Justice Dennis Clifford of Wellington’s High Court confirmed to the Jerusalem Post that the Crown Law Office, who will represent Carter, had reached an agreement on the subject.
“We are pleased to report that an agreement for interim relief from the terms of the present Commercial Slaughter Code was reached in court,” an unnamed representative of the New Zealand Jewish community told the JP. “This enables the continued practice of shechitah in New Zealand until the matter comes to trial – likely to be in 2011.”
New Zealand Jewish Council chairman Geoff Levy said the interim agreement was “a positive outcome” for the 7,000-strong New Zealand Jewish community.
“Every effort is being made to get chicken and local lamb back on the table as soon as possible,” he said.
Expected legal proceedings were filed last week, after shechita slaughter was effectively banned under stringent changes to the Commercial Slaughter Code on May 28, which disallowed the slaughter of any animal without its first being stunned.
The code was prepared for the Minister by the National Animal Welfare Advisory Committee (NAWAC), chaired by John Hellstrom. “The code requires all animals slaughtered commercially in New Zealand to be stunned prior to killing. This is to ensure animals at slaughter are treated humanely and in accordance with good practice and scientific knowledge,” he said in a statement at the time.
The report on the Code, also issued by NAWAC, specifically recommended that there be no dispensation from the requirement that all animals being slaughtered commercially be stunned prior to slaughter for shechita producers, a recommendation supported by the Minister.

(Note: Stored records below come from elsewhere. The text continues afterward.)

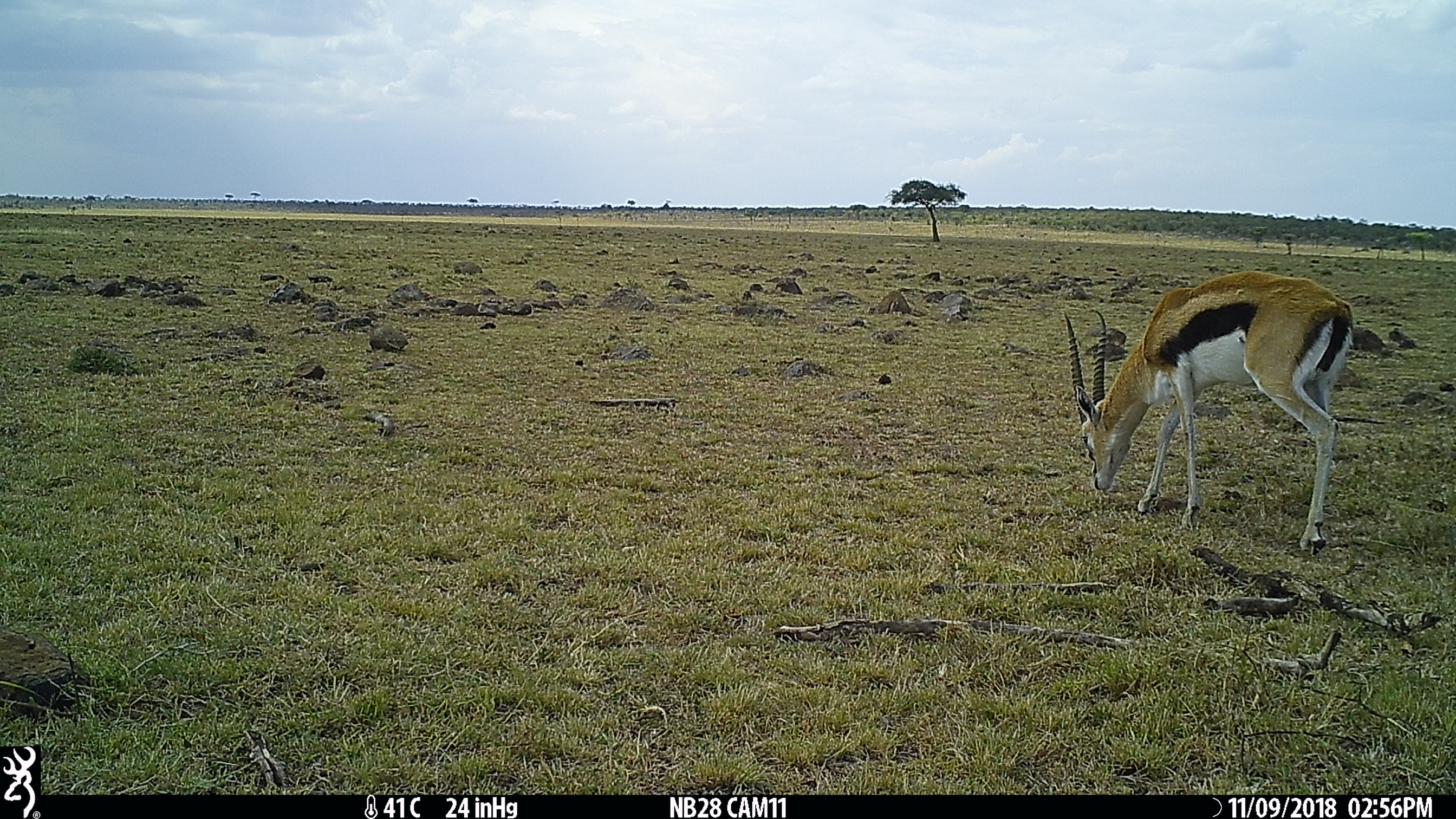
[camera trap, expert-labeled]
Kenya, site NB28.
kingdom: Animalia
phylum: Chordata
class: Mammalia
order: Artiodactyla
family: Bovidae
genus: Eudorcas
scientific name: Eudorcas thomsonii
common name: thomon's gazelle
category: gazelle thomsons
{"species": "gazelle thomsons (thomon's gazelle) (Eudorcas thomsonii)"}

New Zealand’s Agriculture Minister, David Carter, an innovative cattle breeder with more than 30 years farming experience, has acquired a reputation as a passionate advocate of animal welfare, as expressed in a speech last year.

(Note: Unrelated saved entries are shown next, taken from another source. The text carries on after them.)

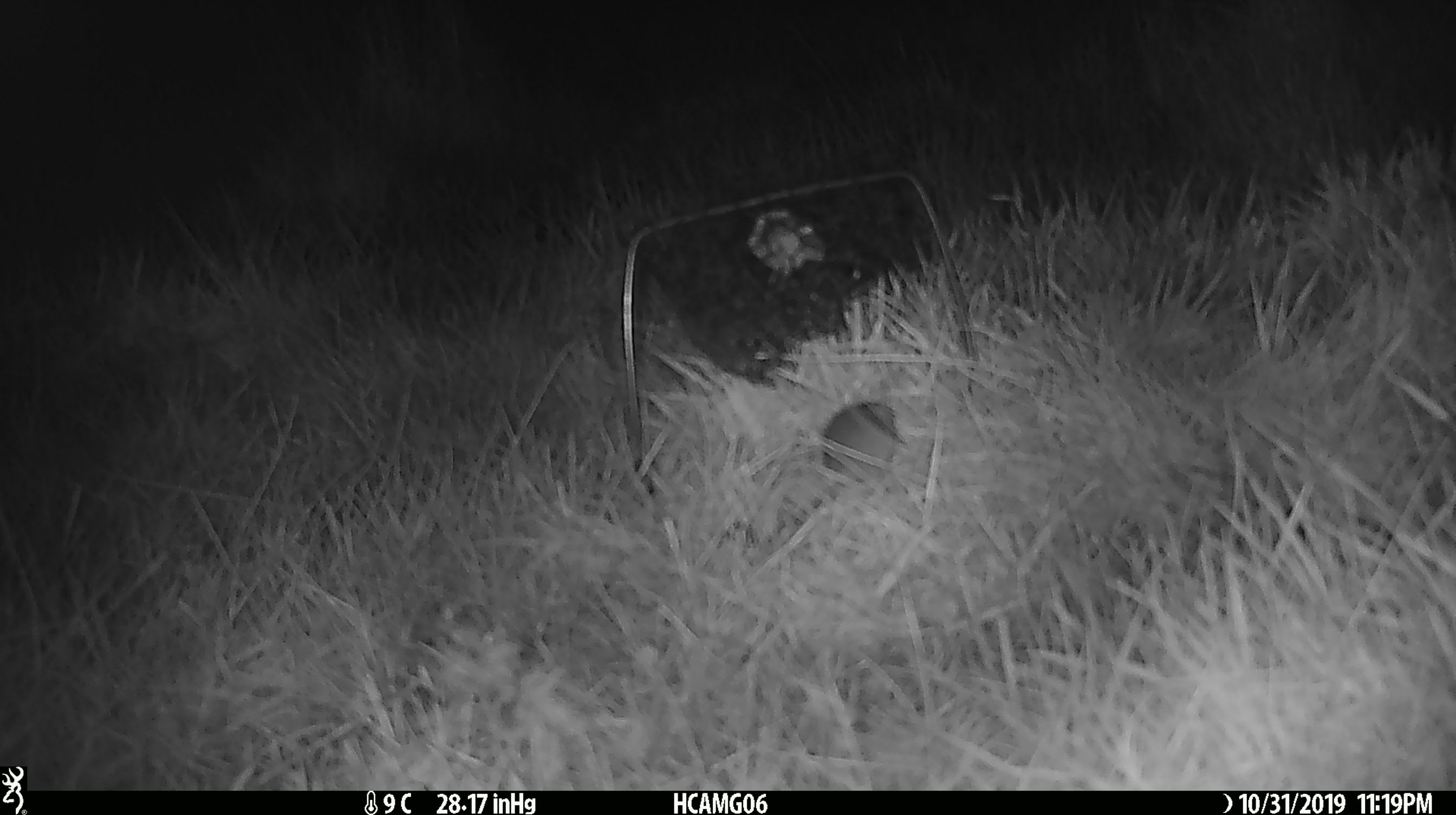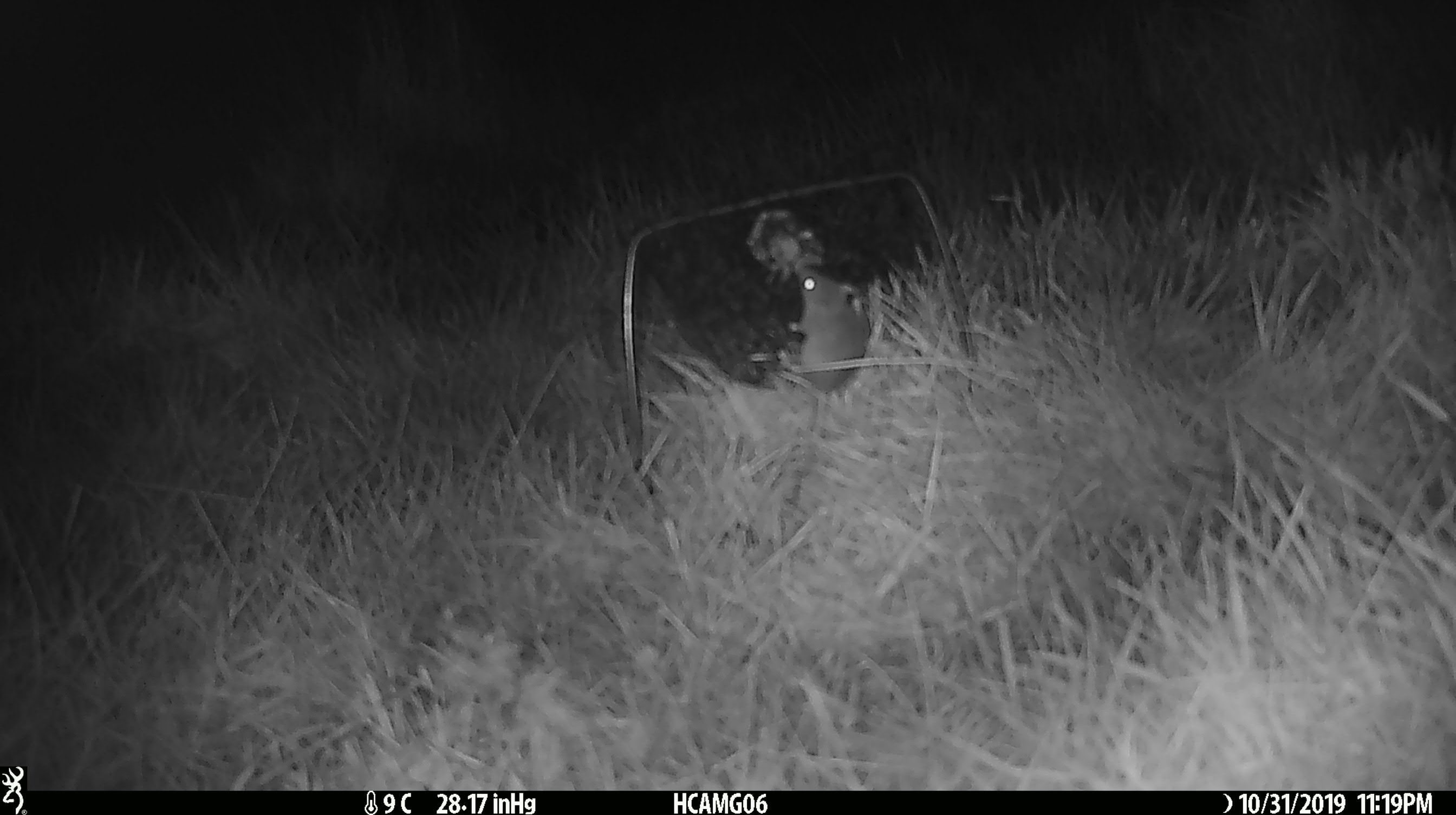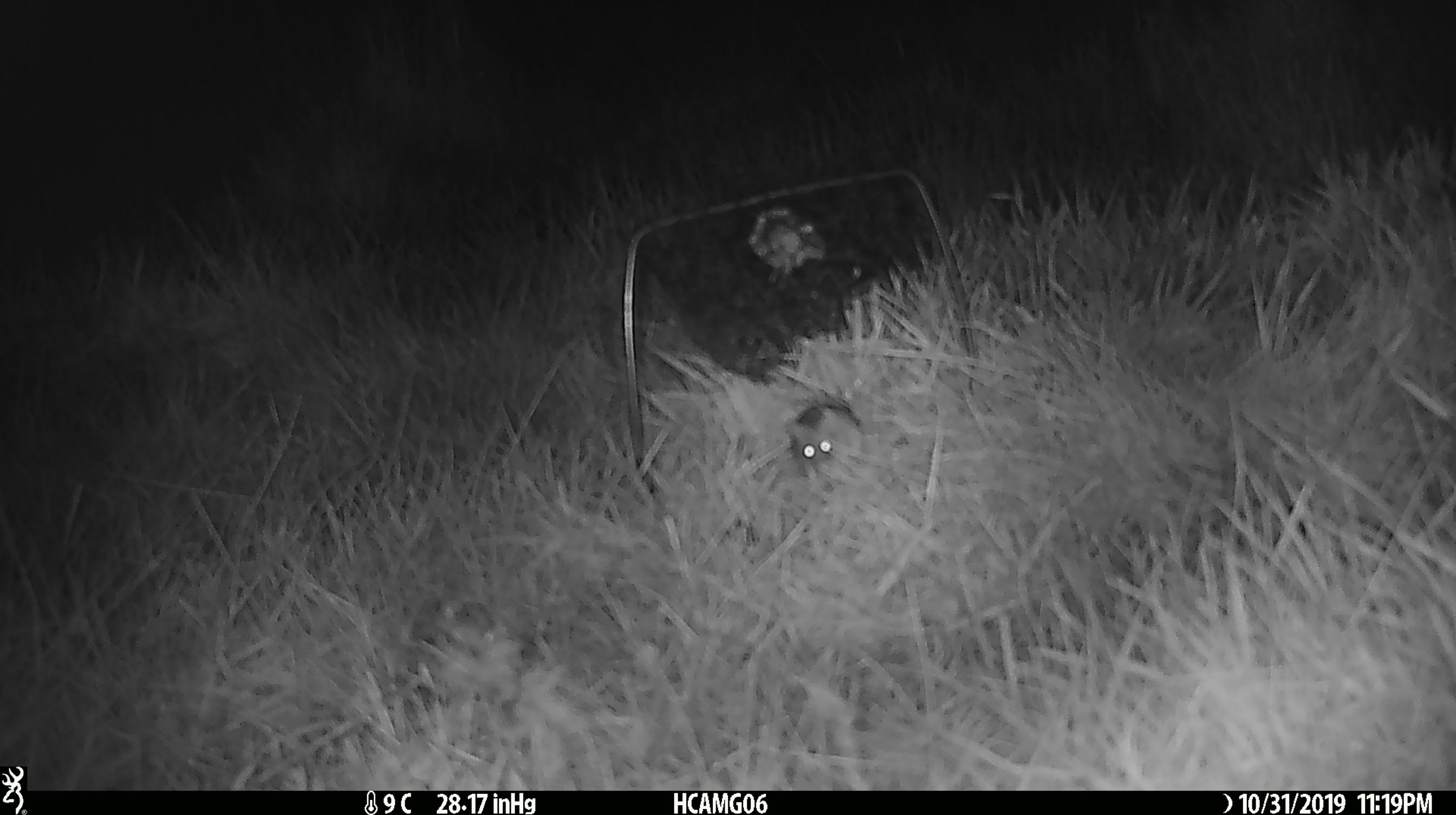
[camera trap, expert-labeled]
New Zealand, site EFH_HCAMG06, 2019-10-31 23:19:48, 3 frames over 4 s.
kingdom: Animalia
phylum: Chordata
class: Mammalia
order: Rodentia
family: Muridae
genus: Mus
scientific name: Mus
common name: mouse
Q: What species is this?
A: Mouse (Mus).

Currently, in Australia, kosher meats are produced by stunning the animal after the throat has been cut. This softer option was assessed in the NAWAC’s report on the code, but ultimately abandoned in favour of a complete ban, for reasons that are not made explicit in the report.
Despite its wide-reaching effects, a spokesperson from New Zealand’s Ministry of Agriculture and Forestry told AFN, at the time of the ban, that the kosher slaughter industry in New Zealand was “quite a small market”, and described the new code as “a confirmation of existing practices”.